Diversification Opportunities for Coca Cola and DOMTAR
Weak diversification
The 3 months correlation between Coca and DOMTAR is 0.35. Overlapping area represents the amount of risk that can be diversified away by holding The Coca Cola and DOMTAR P 625 in the same portfolio, assuming nothing else is changed. The correlation between historical prices or returns on DOMTAR P 625 and Coca Cola is a relative statistical measure of the degree to which these equity instruments tend to move together. The correlation coefficient measures the extent to which returns on The Coca Cola are associated (or correlated) with DOMTAR. Values of the correlation coefficient range from -1 to +1, where. The correlation of zero (0) is possible when the price movement of DOMTAR P 625 has no effect on the direction of Coca Cola i.e., Coca Cola and DOMTAR go up and down completely randomly.

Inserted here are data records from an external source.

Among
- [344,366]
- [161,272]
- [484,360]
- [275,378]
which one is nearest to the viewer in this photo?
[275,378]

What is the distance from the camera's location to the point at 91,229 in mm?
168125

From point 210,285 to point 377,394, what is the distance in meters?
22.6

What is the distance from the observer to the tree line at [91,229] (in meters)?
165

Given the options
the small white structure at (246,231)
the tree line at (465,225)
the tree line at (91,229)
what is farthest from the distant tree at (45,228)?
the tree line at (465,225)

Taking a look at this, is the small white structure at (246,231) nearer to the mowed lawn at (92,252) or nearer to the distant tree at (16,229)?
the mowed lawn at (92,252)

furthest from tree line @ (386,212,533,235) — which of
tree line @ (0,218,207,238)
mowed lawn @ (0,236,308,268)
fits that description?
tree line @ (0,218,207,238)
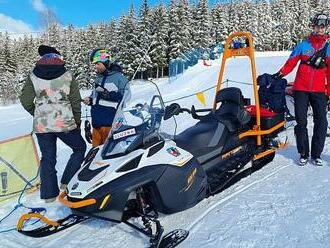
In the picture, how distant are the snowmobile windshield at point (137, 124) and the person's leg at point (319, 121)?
2.28 meters

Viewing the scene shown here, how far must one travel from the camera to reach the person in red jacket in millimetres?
5410

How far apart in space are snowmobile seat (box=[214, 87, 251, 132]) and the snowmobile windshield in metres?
1.14

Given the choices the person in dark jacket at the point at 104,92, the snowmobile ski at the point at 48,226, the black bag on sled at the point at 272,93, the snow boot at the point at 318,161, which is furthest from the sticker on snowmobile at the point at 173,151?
the black bag on sled at the point at 272,93

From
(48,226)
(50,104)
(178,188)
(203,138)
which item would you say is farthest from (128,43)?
(178,188)

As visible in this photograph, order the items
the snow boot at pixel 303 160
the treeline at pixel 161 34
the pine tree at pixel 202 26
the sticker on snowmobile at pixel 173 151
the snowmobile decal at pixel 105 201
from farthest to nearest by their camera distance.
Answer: the pine tree at pixel 202 26 < the treeline at pixel 161 34 < the snow boot at pixel 303 160 < the sticker on snowmobile at pixel 173 151 < the snowmobile decal at pixel 105 201

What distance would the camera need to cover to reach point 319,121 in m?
5.62

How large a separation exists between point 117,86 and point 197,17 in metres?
51.7

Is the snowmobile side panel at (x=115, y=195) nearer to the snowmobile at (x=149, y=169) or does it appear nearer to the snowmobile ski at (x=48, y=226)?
the snowmobile at (x=149, y=169)

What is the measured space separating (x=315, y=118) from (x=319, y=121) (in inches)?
2.7

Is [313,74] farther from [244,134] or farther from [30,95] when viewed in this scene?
[30,95]

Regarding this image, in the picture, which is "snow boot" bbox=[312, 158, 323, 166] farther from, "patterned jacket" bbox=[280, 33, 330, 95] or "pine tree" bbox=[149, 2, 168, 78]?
"pine tree" bbox=[149, 2, 168, 78]

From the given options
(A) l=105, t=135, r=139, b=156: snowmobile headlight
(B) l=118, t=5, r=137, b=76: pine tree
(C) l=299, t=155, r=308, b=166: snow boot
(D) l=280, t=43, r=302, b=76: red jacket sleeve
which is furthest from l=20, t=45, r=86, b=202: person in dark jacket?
(B) l=118, t=5, r=137, b=76: pine tree

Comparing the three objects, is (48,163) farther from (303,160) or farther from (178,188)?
(303,160)

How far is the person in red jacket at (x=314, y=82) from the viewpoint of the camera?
213 inches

Pair Corralation between Coca Cola and DOMTAR
Allowing for the 90-day total investment horizon The Coca Cola is expected to generate 0.28 times more return on investment than DOMTAR. However, The Coca Cola is 3.57 times less risky than DOMTAR. It trades about -0.1 of its potential returns per unit of risk. DOMTAR P 625 is currently generating about -0.04 per unit of risk. If you would invest 6,291 in The Coca Cola on October 11, 2024 and sell it today you would lose (120.00) from holding The Coca Cola or give up 1.91% of portfolio value over 90 days.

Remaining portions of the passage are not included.